The benchmark file on these datasets can be found here. For the classification datasets all available classification learners in mlr, that can handle multiclass problems, provide probability estimations and can handle factor features, are used. “boosting” of the adabag package is excluded, because it took too long on our test dataset.

For the regression datasets only regression learners that can handle factor features are included. The learners “btgp”, “btgpllm” and “btlm” are excluded, because their training time was too long.

In this preliminary study all learners are used with their default hyperparameter settings without tuning. The evaluation technique is 10-fold crossvalidation, 10 times repeated and it is executed by the resample function in mlr. The folds are the same for all the learners. The evaluation measures for classification are the accuracy, the balanced error rate, the (multiclass) auc, the (multiclass) brier score and the logarithmic loss and for regression the mean squared error, mean of absolute error, median of squared error and median of absolute error. Additionally the training time is recorded.

On 12 cores it took me around 4 days for all datasets.

I evaluate the results with help of the data.table package, which is good for handling big datasets and fast calculation of subset statistics. Graphics were produced with help of the ggplot package.

For comparison, the learners are ranked on each dataset. (see benchmark_analysis.R) There are a few datasets where some of the learners provide errors. In the first approach these were treated as having the worst performance and so all learners providing errors get the worst rank. If there were several learners they get all the averaged worst rank.

Classification

The results in the classification case, regarding the accuracy are summarized in the following barplot graphic:

graphic

It depicts the average rank regarding accuracy over all classification dataset of each learner.

Clearly the random forest implementations outperform the other. None of the three available packages is clearly better than the other. svm, glmnet and cforest follow. One could probably get better results for svm and xgboost and some other learners with proper tuning.

The results for the other measures are quite similar and can be seen here. In the case of the brier score, svm gets the second place and in the logarithmic loss case even the first place. SVM seems to be better suited for these probability measures.

Regarding training time, kknn, randomForestSRCSyn, naiveBayes and lda get the best results.

Instead of taking all datasets one could exclude datasets, where some of the learners got errors. The results are quite similar.

Regression

More interestingly are probably the results of the regression tasks, as there is no available comprehensive regression benchmark study to the best of my knowledge.

If an algorithm provided an error it was ranked with the worst rank like in the classification case.

The results for the mean squared error can be seen here:

graphic

It depicts the average rank regarding mean square error over all regression dataset of each learner.
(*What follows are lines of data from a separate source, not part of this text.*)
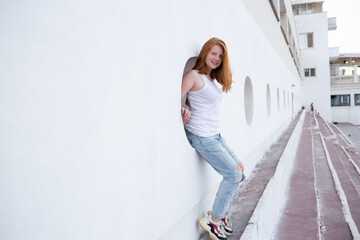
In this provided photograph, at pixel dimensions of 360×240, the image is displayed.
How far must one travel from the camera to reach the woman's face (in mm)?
2549

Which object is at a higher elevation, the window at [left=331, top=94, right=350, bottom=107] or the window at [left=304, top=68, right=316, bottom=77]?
the window at [left=304, top=68, right=316, bottom=77]

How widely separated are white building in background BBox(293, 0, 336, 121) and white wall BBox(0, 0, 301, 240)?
3565 centimetres

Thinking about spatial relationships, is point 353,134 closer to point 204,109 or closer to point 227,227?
point 227,227

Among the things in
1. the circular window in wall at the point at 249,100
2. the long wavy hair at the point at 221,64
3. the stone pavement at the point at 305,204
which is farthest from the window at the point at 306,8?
the long wavy hair at the point at 221,64

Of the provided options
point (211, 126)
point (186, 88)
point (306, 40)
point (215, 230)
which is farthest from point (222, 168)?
point (306, 40)

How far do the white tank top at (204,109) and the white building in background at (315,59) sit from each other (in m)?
35.5

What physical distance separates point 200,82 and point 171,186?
859 mm

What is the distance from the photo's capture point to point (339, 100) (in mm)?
38406

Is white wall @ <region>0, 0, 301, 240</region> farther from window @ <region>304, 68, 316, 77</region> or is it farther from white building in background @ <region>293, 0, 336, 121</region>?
window @ <region>304, 68, 316, 77</region>

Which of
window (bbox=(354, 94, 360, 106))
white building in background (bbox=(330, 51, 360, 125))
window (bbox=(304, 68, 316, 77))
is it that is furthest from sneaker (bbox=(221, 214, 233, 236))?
window (bbox=(354, 94, 360, 106))

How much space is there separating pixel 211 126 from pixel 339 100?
135 feet

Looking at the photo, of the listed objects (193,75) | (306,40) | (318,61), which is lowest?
(193,75)

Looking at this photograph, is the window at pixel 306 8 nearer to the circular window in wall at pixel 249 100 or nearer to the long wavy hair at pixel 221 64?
the circular window in wall at pixel 249 100

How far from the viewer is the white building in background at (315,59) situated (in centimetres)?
3391
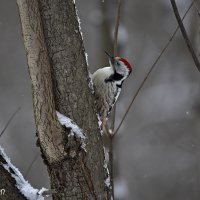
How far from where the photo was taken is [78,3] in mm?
8094

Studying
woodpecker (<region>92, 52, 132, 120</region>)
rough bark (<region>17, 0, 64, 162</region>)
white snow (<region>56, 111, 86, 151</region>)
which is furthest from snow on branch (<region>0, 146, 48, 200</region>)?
woodpecker (<region>92, 52, 132, 120</region>)

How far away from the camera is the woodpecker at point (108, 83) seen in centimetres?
317

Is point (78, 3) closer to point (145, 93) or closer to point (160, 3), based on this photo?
point (160, 3)

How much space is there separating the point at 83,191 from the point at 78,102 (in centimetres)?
35

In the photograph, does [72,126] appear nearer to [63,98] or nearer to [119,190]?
[63,98]

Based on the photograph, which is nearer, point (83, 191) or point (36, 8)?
point (36, 8)

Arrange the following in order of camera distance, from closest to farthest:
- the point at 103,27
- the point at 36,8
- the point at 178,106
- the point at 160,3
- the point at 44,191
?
the point at 36,8, the point at 44,191, the point at 103,27, the point at 160,3, the point at 178,106

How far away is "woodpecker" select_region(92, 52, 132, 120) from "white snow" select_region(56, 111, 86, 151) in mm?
1043

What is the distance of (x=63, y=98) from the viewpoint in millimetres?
1986

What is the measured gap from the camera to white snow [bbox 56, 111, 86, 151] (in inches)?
77.3

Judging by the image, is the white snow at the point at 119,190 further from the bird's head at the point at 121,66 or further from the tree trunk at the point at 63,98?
the tree trunk at the point at 63,98

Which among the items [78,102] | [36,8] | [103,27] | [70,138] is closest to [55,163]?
[70,138]

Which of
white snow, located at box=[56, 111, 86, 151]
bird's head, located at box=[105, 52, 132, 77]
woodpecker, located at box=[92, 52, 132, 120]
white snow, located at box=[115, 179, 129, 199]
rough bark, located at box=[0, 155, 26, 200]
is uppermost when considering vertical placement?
white snow, located at box=[115, 179, 129, 199]

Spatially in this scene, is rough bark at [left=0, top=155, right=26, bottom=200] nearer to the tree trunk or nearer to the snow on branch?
the snow on branch
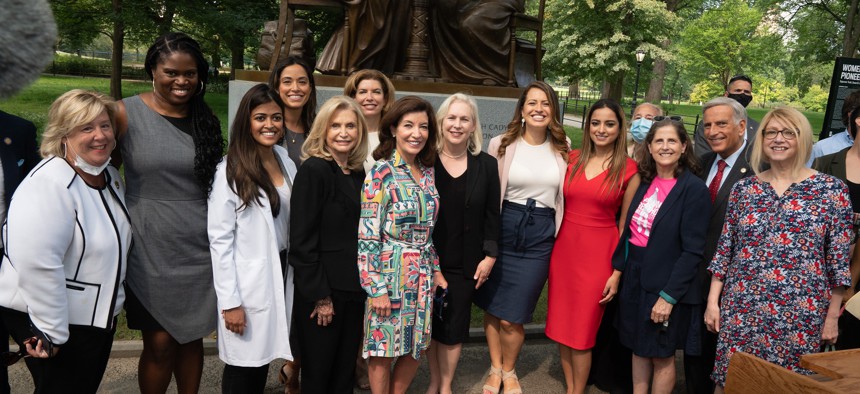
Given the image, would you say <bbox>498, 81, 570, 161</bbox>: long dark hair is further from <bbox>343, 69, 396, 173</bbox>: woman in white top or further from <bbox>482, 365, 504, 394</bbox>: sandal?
<bbox>482, 365, 504, 394</bbox>: sandal

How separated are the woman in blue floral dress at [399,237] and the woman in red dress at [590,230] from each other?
0.89 meters

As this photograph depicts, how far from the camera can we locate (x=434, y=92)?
5.90 metres

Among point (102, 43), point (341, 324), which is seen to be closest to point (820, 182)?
point (341, 324)

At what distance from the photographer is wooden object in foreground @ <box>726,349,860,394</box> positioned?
4.59 feet

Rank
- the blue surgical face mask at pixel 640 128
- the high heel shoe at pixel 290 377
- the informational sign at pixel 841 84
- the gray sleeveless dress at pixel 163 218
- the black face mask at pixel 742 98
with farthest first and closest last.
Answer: the informational sign at pixel 841 84 → the black face mask at pixel 742 98 → the blue surgical face mask at pixel 640 128 → the high heel shoe at pixel 290 377 → the gray sleeveless dress at pixel 163 218

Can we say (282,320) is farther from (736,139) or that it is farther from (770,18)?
(770,18)

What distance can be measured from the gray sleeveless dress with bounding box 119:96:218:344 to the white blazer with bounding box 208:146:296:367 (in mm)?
116

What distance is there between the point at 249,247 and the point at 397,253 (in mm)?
705

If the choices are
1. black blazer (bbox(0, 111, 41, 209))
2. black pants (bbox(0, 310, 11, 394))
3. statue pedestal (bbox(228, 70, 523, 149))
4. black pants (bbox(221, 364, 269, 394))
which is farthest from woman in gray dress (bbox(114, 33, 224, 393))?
statue pedestal (bbox(228, 70, 523, 149))

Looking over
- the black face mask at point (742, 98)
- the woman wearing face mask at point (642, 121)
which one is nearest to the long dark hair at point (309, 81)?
the woman wearing face mask at point (642, 121)

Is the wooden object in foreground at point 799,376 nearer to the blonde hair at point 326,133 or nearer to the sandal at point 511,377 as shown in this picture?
the blonde hair at point 326,133

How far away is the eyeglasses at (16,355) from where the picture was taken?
2330mm

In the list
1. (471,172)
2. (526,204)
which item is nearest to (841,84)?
(526,204)

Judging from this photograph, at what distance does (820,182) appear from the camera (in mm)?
2877
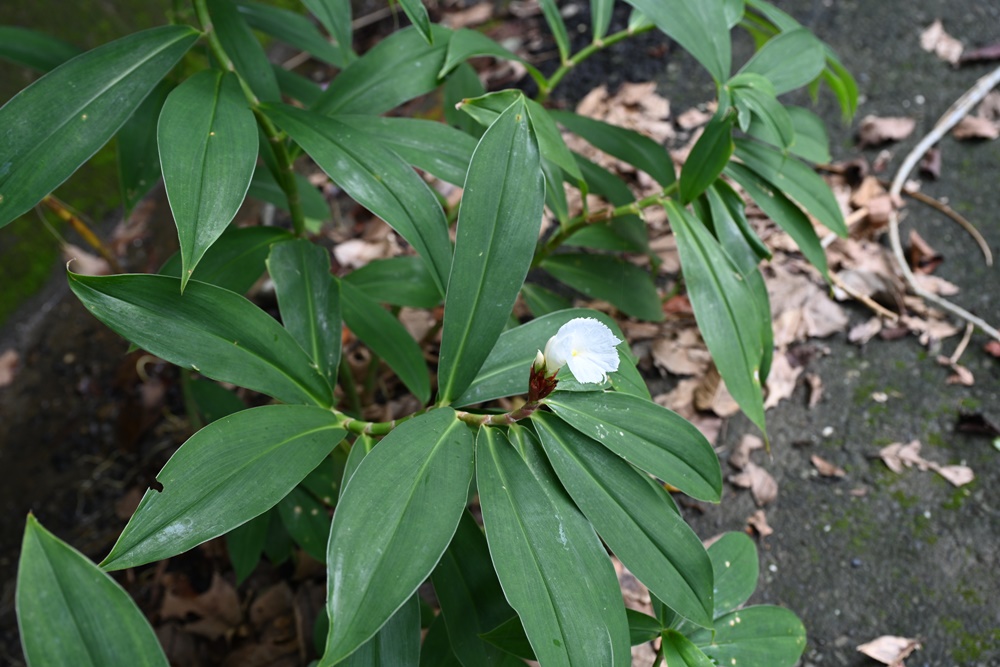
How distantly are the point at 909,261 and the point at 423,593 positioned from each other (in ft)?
5.16

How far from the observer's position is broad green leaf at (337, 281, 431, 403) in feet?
4.31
Surprisingly the bartMachine algorithm performs best! The standard random forest implementations are also all under the top 4. cubist, glmnet and kknn also perform very good. The standard linear model (lm) is “unter ferner liefen”.

bartMachine and cubist are tree based methods combined with an ensembling method like random forest.

Once again, if tuning is performed, the ranking would change for algorithms like svm and xgboost.

Results for the other measures can be seen here. The average rank of cubist gets much better when regarding the mean of absolute error and even gots best, when regarding the median of squared error and median of absolute error. It seems to be a very robust method.

kknn also gets better for the median of squared and absolute error. Regarding the training time it is once again the unbeaten number one. randomForestSRCSyn is also much faster than the other random forest implementations. lm is also under the best regarding training time.

When omitting datasets where some of the learners produced errors, only 26 regression datasets remain. bartMachine remains best for the mean squared error. The results for the other learners change slightly. See here.